* [Written task] Reproduce the records without changes, starting at the line that contains "Of the available options" and continuing through the end of the records, with both ends included. Leave the pictures out of your answer.

Records of questions about pictured scenes:
§

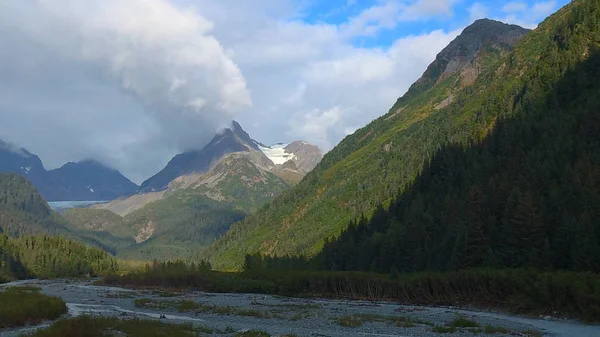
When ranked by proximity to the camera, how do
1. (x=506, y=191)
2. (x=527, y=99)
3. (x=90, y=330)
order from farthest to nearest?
(x=527, y=99) < (x=506, y=191) < (x=90, y=330)

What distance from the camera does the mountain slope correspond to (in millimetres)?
84812

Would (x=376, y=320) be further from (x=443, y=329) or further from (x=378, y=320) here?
(x=443, y=329)

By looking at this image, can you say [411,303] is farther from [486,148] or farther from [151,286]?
[151,286]

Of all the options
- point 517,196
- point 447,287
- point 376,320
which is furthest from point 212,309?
point 517,196

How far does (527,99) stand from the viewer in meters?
179

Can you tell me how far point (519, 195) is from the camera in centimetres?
9194

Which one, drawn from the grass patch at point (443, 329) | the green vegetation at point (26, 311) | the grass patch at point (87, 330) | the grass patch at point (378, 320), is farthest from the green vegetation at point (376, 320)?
the green vegetation at point (26, 311)

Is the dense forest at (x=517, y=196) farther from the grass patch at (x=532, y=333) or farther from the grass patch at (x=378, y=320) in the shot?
the grass patch at (x=532, y=333)

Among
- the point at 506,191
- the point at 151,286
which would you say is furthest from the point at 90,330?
the point at 151,286

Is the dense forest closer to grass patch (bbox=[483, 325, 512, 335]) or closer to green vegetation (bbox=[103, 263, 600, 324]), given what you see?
green vegetation (bbox=[103, 263, 600, 324])

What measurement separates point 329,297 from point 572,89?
105314mm

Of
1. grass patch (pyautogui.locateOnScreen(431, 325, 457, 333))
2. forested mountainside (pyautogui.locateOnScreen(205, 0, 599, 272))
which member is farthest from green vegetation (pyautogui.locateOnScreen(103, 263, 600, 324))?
grass patch (pyautogui.locateOnScreen(431, 325, 457, 333))

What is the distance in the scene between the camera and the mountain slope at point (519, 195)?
278ft

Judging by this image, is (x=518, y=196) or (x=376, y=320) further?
(x=518, y=196)
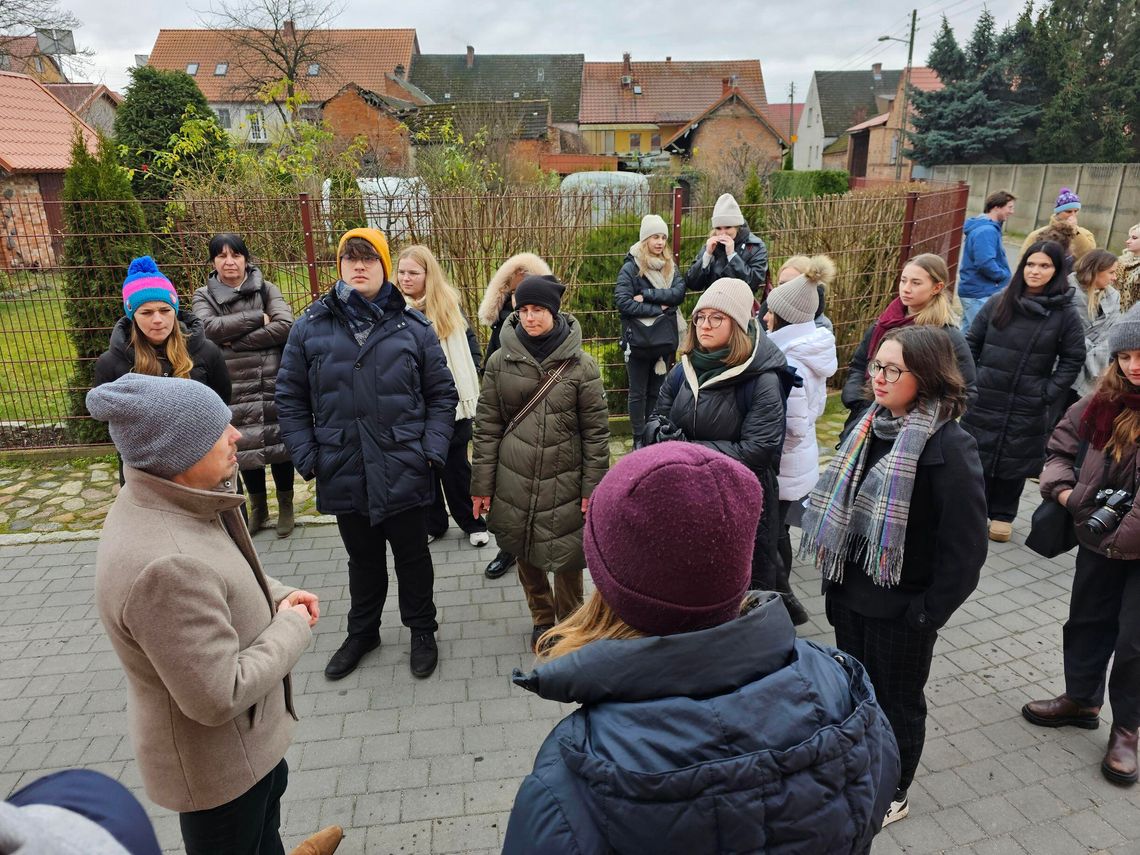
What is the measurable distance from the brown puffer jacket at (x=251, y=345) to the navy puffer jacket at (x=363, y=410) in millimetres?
1515

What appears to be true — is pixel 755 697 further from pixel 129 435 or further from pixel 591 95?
pixel 591 95

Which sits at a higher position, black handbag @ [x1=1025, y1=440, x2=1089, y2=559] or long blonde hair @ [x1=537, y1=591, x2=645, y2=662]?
long blonde hair @ [x1=537, y1=591, x2=645, y2=662]

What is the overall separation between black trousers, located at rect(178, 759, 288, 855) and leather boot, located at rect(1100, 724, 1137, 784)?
334cm

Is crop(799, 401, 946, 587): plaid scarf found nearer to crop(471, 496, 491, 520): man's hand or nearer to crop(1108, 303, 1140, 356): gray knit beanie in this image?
crop(1108, 303, 1140, 356): gray knit beanie

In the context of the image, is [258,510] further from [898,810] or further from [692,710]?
[692,710]

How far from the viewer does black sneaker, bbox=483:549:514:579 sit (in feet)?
16.1

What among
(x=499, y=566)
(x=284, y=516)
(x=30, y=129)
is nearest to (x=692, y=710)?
(x=499, y=566)

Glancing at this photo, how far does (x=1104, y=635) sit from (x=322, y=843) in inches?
135

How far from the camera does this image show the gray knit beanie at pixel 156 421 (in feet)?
6.16

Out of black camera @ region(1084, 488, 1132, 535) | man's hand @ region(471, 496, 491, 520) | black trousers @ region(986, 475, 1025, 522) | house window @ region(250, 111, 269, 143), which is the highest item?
house window @ region(250, 111, 269, 143)

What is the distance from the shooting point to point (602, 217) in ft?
25.0

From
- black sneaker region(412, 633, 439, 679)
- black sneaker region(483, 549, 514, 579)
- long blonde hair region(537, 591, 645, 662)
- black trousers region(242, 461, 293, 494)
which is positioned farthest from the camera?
black trousers region(242, 461, 293, 494)

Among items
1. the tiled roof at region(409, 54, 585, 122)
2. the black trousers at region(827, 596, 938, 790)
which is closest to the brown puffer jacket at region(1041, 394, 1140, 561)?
the black trousers at region(827, 596, 938, 790)

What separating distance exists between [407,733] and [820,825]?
8.72 feet
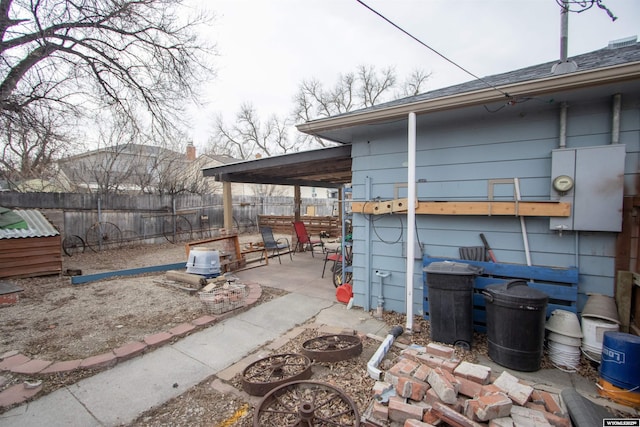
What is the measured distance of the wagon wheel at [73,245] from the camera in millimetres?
7258

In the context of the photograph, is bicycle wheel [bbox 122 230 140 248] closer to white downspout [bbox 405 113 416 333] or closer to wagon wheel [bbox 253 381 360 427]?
wagon wheel [bbox 253 381 360 427]

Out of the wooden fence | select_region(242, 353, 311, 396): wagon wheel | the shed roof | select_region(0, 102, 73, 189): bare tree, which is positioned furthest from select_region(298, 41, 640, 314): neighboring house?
→ select_region(0, 102, 73, 189): bare tree

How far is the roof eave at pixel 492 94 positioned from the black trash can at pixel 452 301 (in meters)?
1.54

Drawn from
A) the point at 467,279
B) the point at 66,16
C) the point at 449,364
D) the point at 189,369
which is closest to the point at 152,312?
the point at 189,369

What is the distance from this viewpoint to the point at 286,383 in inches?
78.8

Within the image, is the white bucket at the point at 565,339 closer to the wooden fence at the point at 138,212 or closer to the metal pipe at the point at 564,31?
the metal pipe at the point at 564,31

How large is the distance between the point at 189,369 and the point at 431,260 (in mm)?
2569

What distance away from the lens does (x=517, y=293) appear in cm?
224

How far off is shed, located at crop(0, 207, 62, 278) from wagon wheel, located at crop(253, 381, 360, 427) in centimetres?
573

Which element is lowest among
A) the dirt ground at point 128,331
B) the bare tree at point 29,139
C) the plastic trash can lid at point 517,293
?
the dirt ground at point 128,331

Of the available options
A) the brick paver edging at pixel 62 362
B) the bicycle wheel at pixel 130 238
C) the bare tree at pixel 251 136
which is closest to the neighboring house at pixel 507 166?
the brick paver edging at pixel 62 362

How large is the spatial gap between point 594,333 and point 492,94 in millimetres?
2115

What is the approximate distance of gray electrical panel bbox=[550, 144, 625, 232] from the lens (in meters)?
2.34

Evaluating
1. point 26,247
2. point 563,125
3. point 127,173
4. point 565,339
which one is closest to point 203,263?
point 26,247
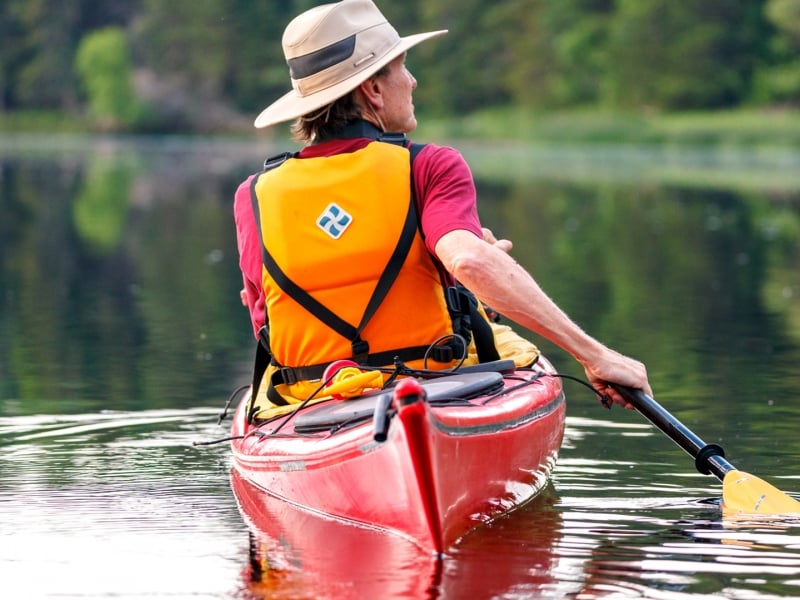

§

* [Solution to this exercise]
Of the available options
A) the brick paver edging at pixel 62 362
B) the bicycle wheel at pixel 130 238
C) the bare tree at pixel 251 136
which is closest to the neighboring house at pixel 507 166?
the brick paver edging at pixel 62 362

How large is the spatial gap between point 594,333 and point 492,94 in millimetres?
2115

What is the approximate distance of gray electrical panel bbox=[550, 144, 625, 232] from the lens (in meters)?
2.34

Evaluating
1. point 26,247
2. point 563,125
3. point 127,173
4. point 565,339
which one is closest to point 203,263?
point 26,247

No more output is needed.